*WHAT IS EXPECTED*:
Every line in the records below that holds "camera" must be identified and copied.

*GIVEN DATA*:
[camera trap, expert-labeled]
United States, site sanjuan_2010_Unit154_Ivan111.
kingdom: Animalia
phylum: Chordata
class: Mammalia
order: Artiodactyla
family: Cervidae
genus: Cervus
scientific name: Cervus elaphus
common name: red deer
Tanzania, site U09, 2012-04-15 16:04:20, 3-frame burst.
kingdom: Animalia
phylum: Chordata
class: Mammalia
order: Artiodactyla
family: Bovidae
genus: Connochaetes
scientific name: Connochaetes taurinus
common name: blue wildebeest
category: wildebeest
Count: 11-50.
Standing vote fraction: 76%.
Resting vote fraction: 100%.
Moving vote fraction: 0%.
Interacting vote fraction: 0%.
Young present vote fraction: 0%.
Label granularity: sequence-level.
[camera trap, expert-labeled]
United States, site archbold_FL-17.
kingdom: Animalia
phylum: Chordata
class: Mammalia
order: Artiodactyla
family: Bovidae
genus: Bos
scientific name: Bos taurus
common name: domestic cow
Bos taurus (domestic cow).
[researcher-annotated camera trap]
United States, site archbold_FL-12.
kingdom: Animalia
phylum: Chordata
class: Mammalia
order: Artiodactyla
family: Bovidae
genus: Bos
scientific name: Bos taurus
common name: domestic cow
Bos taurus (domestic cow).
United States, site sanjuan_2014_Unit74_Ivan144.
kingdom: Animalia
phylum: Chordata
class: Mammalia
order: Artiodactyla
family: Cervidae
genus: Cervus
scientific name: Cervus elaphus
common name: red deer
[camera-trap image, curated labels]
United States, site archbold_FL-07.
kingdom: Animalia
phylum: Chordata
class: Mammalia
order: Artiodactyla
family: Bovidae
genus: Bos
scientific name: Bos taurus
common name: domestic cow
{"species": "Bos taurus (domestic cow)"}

*ANSWER SECTION*:
[camera trap, expert-labeled]
[camera trap, expert-labeled]
[researcher-annotated camera trap]
[camera-trap image, curated labels]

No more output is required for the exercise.